Seine Arbeit bedeutet ihm sehr viel, wie er betont: «Ich verspüre grosse Freude. Einerseits die Freude an der Arbeit mit Menschen und Dingen, dass ich mithelfen durfte, etwas Neues von Anfang an mitaufzubauen aber auch Freude darüber, wie ich mich einbringen konnte und mich weiterentwickelt habe.» Kein Tag sei wie der andere, die Arbeit sei kreativ und mache grossen Spass. Als selbst Betroffener, der sich zurück gekämpft hat, ist es wichtig, dass er mit seinem Wissen nun anderen helfen kann, die heute dort stehen, wo er vor zweieinhalb Jahren war. Sein Tipp an Betroffene: «Man darf den Glauben an sich selbst nie verlieren! Man muss seine Stärken erkennen und darauf bauen. Ein Arbeitsversuch ist eine wunderbare Chance, sein bisheriges Leben in eine neue Richtung zu lenken, aber man muss auch selbst aktiv sein. Ich hätte nie gedacht, dass ich es von meiner Vergangenheit in der Finanzbranche einmal in den Sozialbereich schaffen würde.» 

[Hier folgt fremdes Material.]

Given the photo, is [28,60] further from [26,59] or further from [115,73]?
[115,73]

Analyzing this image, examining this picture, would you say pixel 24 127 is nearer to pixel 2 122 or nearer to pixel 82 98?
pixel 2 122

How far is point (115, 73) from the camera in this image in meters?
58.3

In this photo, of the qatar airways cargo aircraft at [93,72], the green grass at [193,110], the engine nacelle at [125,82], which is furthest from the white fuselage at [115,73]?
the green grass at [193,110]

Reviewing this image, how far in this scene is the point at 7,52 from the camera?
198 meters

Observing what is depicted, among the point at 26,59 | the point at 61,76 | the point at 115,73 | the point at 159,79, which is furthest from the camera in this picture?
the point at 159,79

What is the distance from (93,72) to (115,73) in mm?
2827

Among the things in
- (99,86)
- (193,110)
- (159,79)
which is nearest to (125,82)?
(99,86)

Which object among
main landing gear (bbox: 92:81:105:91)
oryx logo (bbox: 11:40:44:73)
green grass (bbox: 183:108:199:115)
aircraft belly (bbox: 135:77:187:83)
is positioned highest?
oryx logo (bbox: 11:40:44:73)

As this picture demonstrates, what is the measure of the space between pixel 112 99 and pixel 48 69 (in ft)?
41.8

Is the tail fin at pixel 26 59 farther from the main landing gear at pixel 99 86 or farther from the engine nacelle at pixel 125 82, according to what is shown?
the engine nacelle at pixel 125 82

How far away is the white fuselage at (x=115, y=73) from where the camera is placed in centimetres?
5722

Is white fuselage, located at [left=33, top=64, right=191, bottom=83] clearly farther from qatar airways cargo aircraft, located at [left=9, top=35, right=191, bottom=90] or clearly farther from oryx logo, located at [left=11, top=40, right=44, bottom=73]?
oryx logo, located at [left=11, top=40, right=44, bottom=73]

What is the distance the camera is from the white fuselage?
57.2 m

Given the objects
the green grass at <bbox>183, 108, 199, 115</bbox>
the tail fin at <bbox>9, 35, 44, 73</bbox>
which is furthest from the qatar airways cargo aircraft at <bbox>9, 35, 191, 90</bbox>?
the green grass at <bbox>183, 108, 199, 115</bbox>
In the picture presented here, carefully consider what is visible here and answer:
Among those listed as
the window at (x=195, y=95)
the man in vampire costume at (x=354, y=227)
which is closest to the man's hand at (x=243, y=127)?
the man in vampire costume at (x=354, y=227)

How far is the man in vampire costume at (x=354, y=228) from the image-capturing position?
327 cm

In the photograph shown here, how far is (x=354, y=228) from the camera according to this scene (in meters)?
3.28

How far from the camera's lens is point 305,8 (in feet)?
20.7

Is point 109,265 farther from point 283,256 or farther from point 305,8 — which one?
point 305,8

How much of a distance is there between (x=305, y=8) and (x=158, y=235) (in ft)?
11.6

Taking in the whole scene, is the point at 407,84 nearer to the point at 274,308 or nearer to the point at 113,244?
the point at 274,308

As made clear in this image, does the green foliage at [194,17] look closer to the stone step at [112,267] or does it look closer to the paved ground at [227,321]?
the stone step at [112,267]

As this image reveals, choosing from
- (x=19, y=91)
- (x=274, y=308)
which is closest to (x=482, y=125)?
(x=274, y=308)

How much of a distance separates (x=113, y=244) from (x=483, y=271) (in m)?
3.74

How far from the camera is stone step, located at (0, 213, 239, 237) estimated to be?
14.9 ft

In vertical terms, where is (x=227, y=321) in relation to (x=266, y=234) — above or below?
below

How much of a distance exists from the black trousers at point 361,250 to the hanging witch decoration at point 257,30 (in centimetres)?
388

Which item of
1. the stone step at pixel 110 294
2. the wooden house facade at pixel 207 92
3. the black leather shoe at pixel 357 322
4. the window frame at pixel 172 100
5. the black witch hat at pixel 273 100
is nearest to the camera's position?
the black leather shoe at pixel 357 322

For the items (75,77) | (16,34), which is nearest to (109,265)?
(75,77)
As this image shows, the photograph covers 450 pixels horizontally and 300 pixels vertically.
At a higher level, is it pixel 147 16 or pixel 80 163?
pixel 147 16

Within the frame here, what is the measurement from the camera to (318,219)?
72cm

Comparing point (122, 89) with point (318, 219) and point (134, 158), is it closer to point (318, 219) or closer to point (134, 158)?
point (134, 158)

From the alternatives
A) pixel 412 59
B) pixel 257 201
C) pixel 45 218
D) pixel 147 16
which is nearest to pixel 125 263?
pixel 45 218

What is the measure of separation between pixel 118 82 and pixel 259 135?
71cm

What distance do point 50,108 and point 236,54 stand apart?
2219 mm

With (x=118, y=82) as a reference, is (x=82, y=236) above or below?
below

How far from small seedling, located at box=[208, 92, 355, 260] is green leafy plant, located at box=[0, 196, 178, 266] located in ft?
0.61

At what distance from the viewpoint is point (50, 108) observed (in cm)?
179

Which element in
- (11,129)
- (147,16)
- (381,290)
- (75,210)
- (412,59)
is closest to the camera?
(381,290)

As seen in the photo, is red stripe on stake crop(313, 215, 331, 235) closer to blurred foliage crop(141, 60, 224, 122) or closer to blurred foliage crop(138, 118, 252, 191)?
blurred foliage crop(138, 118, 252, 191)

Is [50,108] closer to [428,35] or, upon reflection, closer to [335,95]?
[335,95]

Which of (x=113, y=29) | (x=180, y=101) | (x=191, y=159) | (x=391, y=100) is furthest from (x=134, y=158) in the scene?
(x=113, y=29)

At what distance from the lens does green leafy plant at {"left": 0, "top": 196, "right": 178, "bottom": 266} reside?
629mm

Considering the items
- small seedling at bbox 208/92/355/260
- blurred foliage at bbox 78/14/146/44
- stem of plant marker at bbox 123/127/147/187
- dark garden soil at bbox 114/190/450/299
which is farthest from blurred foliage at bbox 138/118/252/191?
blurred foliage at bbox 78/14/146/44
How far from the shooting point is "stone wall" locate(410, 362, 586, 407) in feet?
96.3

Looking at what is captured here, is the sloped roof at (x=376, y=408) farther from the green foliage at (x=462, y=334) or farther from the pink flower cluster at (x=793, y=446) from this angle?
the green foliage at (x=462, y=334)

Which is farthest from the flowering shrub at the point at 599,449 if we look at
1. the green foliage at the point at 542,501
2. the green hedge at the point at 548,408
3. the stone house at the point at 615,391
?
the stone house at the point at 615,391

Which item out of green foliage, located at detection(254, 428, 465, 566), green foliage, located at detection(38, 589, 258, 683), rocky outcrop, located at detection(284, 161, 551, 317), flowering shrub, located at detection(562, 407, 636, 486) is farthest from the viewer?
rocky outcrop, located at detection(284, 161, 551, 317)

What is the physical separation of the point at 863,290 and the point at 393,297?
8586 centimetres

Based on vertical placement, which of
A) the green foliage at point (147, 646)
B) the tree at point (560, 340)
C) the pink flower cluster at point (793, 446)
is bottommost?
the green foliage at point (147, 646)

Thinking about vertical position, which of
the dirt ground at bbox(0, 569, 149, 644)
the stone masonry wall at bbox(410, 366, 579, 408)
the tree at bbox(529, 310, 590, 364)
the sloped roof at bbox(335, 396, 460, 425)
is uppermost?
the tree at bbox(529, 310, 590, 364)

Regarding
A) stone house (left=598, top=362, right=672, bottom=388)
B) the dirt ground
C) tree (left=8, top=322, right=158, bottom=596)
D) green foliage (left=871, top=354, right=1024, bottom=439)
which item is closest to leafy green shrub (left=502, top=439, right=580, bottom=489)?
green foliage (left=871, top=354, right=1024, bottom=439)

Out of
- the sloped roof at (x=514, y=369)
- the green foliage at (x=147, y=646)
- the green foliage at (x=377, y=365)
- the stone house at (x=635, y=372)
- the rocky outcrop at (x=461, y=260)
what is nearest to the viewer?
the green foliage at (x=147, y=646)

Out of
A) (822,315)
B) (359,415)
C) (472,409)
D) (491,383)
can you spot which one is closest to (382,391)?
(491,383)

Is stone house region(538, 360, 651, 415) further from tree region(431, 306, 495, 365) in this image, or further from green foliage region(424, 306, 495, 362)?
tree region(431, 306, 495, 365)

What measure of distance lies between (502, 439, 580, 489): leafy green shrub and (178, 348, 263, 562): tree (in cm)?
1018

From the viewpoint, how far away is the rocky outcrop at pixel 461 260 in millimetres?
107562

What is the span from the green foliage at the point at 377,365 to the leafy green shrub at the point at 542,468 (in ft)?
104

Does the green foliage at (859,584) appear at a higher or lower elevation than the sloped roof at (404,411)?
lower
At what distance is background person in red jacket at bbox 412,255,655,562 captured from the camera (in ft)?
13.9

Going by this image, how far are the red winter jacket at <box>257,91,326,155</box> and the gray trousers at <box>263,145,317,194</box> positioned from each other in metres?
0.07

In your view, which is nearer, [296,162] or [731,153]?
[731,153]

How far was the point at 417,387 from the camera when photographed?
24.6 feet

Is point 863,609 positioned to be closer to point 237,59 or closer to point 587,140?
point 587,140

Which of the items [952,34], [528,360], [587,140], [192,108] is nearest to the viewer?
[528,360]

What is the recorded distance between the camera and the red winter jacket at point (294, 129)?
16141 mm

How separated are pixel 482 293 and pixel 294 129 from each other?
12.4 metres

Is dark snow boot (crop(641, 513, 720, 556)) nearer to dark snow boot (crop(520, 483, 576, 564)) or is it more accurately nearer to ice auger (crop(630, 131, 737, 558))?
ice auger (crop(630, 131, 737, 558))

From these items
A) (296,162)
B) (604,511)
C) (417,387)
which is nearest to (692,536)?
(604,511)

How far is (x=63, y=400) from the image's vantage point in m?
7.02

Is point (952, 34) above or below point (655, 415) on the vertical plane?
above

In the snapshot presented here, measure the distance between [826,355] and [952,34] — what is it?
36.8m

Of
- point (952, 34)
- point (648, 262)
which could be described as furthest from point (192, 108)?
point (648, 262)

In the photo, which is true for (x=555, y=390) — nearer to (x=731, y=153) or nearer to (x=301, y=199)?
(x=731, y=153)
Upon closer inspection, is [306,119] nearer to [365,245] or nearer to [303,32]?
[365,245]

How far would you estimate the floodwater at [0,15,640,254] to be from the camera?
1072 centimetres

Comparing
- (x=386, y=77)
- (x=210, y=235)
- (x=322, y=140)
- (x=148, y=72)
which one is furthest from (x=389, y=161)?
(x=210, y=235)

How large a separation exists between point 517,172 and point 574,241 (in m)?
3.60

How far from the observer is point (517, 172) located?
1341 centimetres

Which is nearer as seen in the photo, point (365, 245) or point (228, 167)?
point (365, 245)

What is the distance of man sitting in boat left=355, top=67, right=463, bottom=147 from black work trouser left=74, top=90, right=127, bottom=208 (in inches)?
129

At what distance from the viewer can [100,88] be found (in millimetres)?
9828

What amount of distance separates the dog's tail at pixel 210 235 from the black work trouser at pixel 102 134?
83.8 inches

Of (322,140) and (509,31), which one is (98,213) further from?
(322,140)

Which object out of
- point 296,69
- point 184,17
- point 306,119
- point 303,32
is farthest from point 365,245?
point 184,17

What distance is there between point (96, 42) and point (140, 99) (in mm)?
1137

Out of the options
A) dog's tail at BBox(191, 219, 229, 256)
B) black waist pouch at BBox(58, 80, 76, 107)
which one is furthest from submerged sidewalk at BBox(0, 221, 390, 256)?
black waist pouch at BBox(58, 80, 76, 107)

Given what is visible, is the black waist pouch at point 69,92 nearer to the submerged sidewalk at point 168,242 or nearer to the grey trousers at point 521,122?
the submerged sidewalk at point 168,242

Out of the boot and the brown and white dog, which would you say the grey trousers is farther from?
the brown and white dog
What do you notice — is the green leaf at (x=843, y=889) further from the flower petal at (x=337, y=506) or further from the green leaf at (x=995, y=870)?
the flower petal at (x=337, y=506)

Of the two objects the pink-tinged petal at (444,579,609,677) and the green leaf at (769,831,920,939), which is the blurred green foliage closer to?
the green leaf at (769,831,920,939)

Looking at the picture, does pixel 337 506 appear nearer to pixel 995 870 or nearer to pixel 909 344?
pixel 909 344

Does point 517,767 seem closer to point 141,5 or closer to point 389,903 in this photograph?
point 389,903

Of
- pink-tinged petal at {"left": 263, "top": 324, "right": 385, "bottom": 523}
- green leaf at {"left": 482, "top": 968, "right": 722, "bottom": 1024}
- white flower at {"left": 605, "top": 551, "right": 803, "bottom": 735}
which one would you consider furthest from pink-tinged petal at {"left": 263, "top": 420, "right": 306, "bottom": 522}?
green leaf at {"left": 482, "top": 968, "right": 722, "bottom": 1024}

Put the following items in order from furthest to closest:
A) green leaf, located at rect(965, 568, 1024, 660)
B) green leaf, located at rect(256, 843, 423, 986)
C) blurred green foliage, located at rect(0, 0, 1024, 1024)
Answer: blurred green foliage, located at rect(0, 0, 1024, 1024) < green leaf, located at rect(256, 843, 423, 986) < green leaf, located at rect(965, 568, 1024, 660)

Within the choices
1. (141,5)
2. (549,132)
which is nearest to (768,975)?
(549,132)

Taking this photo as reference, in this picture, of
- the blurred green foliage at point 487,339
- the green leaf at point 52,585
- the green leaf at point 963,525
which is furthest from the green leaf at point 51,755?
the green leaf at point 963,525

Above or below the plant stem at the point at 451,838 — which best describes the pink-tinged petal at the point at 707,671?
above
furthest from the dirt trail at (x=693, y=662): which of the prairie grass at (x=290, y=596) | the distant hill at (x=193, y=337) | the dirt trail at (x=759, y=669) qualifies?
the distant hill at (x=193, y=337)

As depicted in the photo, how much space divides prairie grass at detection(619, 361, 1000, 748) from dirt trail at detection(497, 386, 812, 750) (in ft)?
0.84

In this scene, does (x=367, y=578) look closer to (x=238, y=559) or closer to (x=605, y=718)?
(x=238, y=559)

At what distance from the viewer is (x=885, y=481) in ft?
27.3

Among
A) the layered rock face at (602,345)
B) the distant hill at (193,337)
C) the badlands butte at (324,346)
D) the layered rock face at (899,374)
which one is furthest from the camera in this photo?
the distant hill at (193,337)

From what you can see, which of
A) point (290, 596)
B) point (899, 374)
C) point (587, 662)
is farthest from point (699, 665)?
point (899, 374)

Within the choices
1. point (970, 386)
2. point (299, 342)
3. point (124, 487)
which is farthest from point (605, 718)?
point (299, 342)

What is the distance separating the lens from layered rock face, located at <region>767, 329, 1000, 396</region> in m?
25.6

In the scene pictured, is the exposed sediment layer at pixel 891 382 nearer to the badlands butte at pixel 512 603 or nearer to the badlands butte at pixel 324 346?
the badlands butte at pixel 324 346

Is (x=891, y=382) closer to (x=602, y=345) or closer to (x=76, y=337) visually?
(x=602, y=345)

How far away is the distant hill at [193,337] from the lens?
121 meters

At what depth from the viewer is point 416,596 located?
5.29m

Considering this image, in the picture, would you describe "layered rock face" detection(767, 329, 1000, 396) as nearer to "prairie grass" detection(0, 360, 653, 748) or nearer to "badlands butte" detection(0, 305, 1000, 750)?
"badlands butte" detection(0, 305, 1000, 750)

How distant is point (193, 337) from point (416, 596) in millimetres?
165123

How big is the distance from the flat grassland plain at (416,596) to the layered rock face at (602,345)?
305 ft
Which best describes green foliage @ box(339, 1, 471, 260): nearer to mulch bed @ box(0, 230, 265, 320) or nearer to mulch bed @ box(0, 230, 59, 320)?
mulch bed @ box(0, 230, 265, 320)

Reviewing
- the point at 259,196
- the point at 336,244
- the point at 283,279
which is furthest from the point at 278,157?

Wichtig sei es, sich bei gesundheitlichen Schwierigkeiten sofort mit der IV in Verbindung zu setzen, damit Massnahmen zur Wiedereingliederung möglichst zeitnah besprochen und geplant werden können. Die Arche ist mit Job-Coaching, Arbeitsplätzen für Aufbautraining und befristete Arbeitsversuche und Bereichen ein verlässlicher Partner für Zuweisende und Klient:innen. Menschen, die durch unvorhersehbare Ereignisse aus ihrem Berufsleben gerissen werden, stehen weder auf dem Abstellgleis noch in einer Sackgasse – sondern am Anfang von etwas Neuem, das sich sogar als Glück entpuppen kann. 

* Name zum Schutz der Privatsphäre geändert.


Die Arche Zürich bietet in ihren Betrieben IV-Integrationsmassnahmen an; sie sind weder Abstellgleis noch Sackgasse, sondern können der Anfang von etwas Neuem sein.